■ **Text provided**:
Caught is probably the strangest of the Ophüls films I've seen so far. In my lexicon, that would typically equal "best," but I am really not sure how I feel about this film on the whole. Obviously it was released the same year as The Reckless Moment, and so it's interesting to see the two movies as a kind of diptych. For one thing, Caught instigates Ophüls' "trick" of concealing leading man James Mason until a good 30 minutes into the film, which he will repeat in Reckless Moment. Of course, unlike Reckless Moment, Caught has a second male lead, Robert Ryan, who is/was, as they say, "no small potatoes." 

But The Reckless Moment was odd in its chemistry between Mason and Joan Fontaine, since it emphasizes a stillness that was in stark contrast to Lucia's frenetic life. For the viewer, the dynamic looks stilted, but in context, stilted becomes appealing just because it represents a break in the pattern of others' insistent demands. Lucia is charged with managing the neuroses of others, but she cannot "manage" Martin, which makes him intriguing, and of course dangerous.

Text extracted page by page
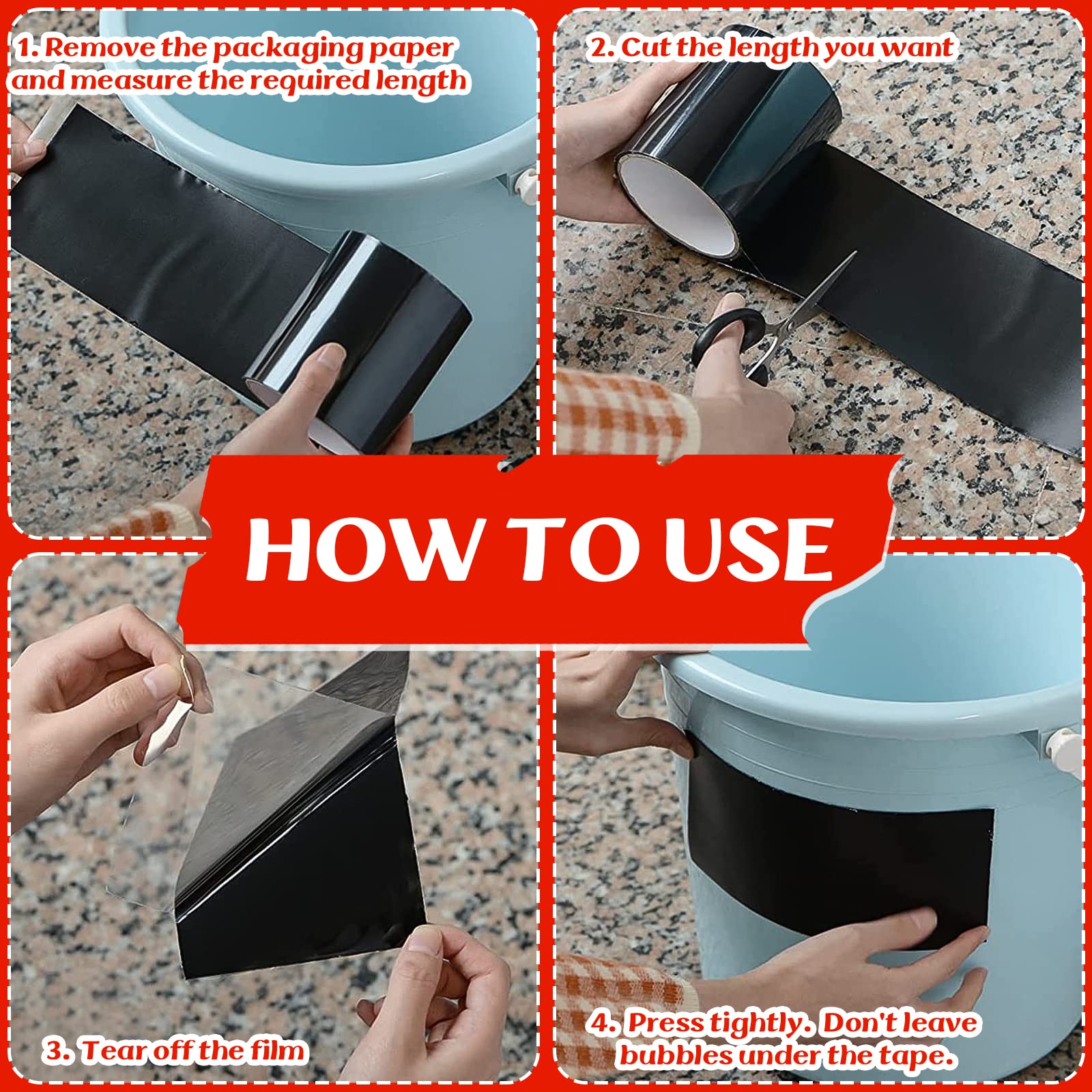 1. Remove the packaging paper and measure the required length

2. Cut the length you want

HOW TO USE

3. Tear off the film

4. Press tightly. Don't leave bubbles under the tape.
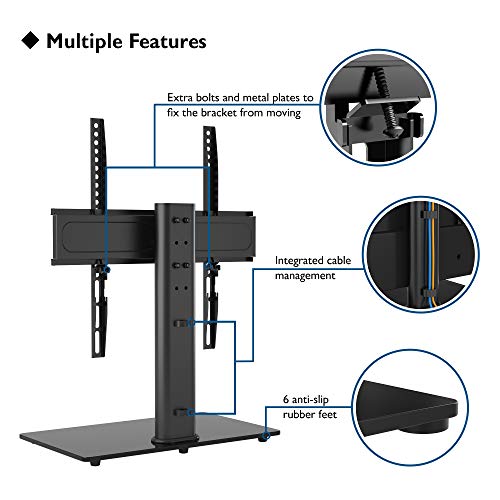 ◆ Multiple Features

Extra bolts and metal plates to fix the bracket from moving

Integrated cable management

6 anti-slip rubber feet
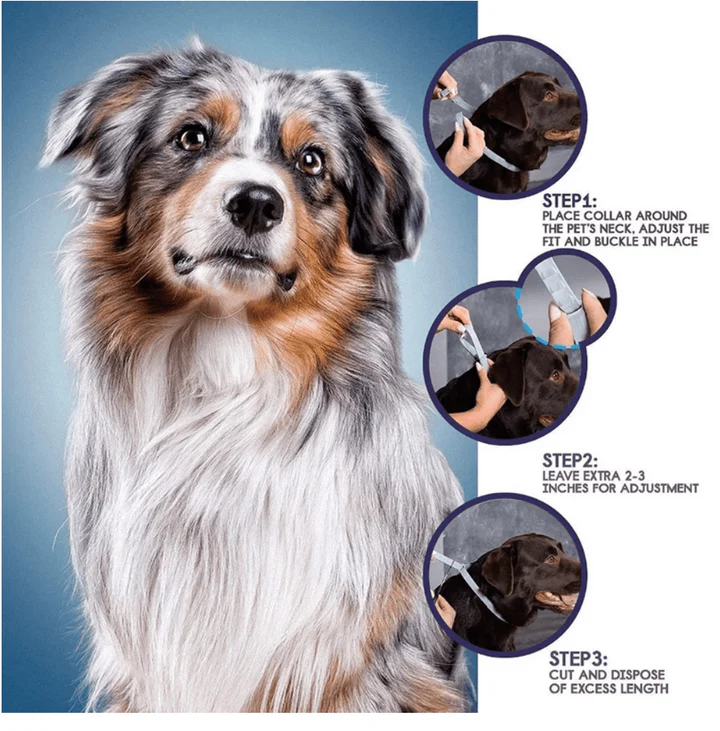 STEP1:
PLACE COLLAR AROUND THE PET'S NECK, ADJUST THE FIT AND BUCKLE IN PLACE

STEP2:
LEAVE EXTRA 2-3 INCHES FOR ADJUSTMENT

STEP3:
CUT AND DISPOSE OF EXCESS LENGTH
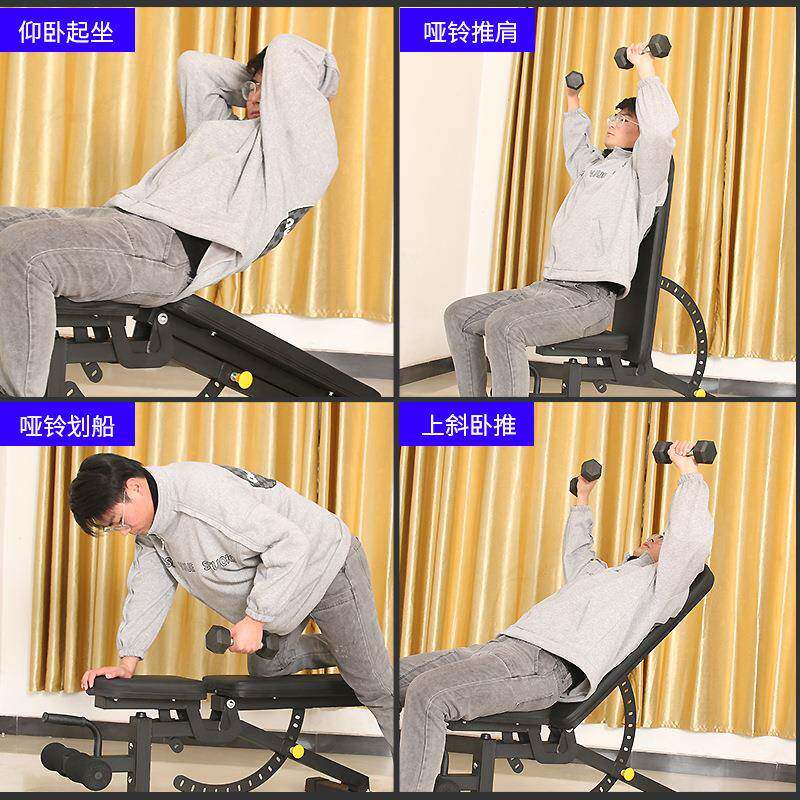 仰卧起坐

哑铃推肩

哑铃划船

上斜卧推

...

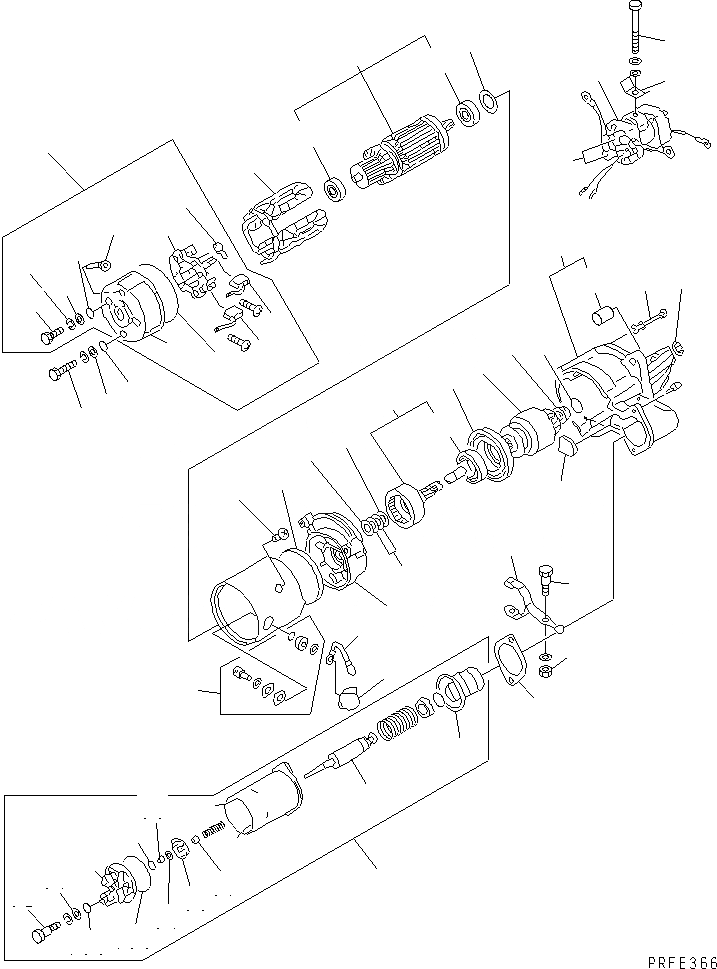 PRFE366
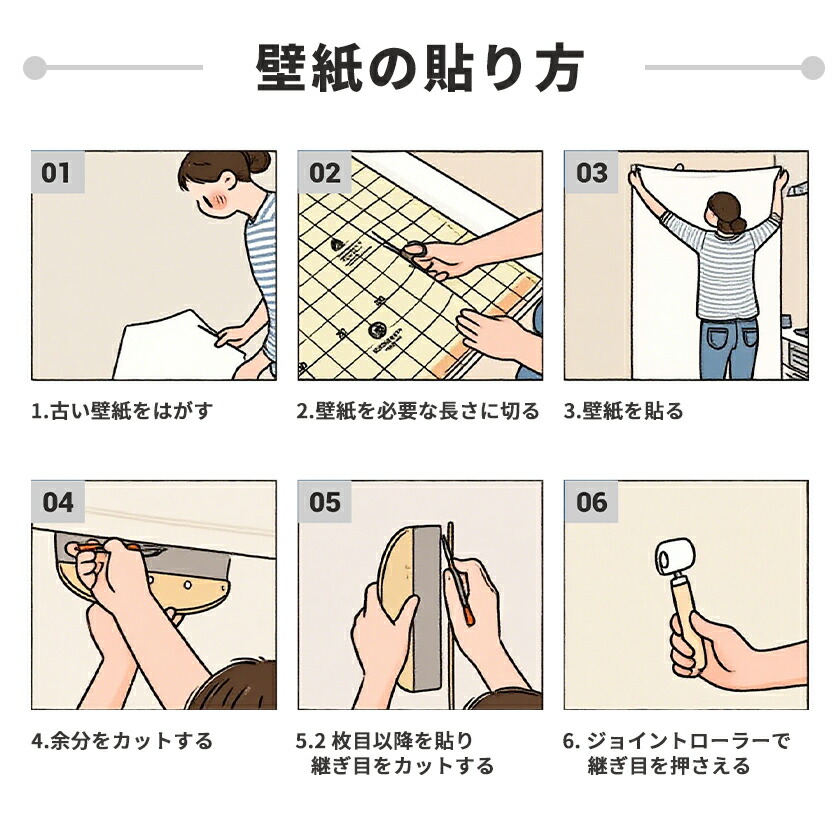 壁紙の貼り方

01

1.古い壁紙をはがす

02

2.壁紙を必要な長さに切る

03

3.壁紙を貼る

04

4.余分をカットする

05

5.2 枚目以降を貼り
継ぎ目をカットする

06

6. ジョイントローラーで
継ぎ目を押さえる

■ **Parts of the exercise**:
1. Quote the commentary on Caught from "But The Reckless" up to and including "of course dangerous.".
2. Summarize the commentary on Caught in two sentences.
3. Carry on the commentary on Caught from the point where it stops.
The listing has no connection to the commentary on Caught.

■ **Answers given**:
1.
But The Reckless Moment was odd in its chemistry between Mason and Joan Fontaine, since it emphasizes a stillness that was in stark contrast to Lucia's frenetic life. For the viewer, the dynamic looks stilted, but in context, stilted becomes appealing just because it represents a break in the pattern of others' insistent demands. Lucia is charged with managing the neuroses of others, but she cannot "manage" Martin, which makes him intriguing, and of course dangerous.

2. The writer calls Caught the strangest Ophüls film they have seen so far and is unsure how they feel about it, but finds it interesting to pair with The Reckless Moment, released the same year. Caught introduces the device of withholding James Mason for about 30 minutes, repeated in The Reckless Moment, and adds a second male lead in Robert Ryan, while in The Reckless Moment Martin's stillness contrasts with Lucia's frenetic life and makes him intriguing and dangerous because she cannot manage him.

3.
By contrast, Caught is a world filled with individuals who reflect varying degrees of sociopathy. As Ophüls subtly shows, this has a lot to do with capitalism and its dominant ideologies. Leonora (Barbara Bel Geddes) is a lower-middle-class woman who wants to be something more than that. She wastes her hard-earned money on a six-week stint at Charm School (one of those old TV / movie tropes that I suppose actually existed in some form). She believes that her only chance at happiness, or at least escaping dingy poverty, is to marry well, because she and those around her believe that, as a woman, she has no other worth. 

Ophüls contrasts Leonora with her friend / roommate (Ruth Brady), who is more overt and Machiavellian in her understanding of gender and wealth. Leonora goes along with the idea that she has to marry up, but there is a hint of ambivalence about her. This is the fissure that will develop into a contrasting ideology, and that instigates the shift in her priorities. She wants to marry for love, to be in love, and to be loved. If Leonora is the moral center of Caught, it's essentially because she gradually exchanges one sexist fantasy (gold-digging) for another (romance).

Caught places Leonora, who is morally limited at best, in between two men who are both psychopaths. Ophüls differentiates them by making one more functional than the other, but the fact that Leonora has this as her slate of choices demonstrates the basic decay at the heart of Caught's universe. I was surprised to read that Caught is considered a noir by some. But this makes sense, inasmuch as the film posits a totalizing moral atmosphere that we can recognize as surrounding us, enveloping us, like a bad smell -- or like an ideology. This is only an intensified version of our own world, of course. Rapacious capitalism, and women as commodities instead of subjects: this is nothing new, but Ophüls, a bit like Sirk, cranks up the heat so we can actually feel the burn.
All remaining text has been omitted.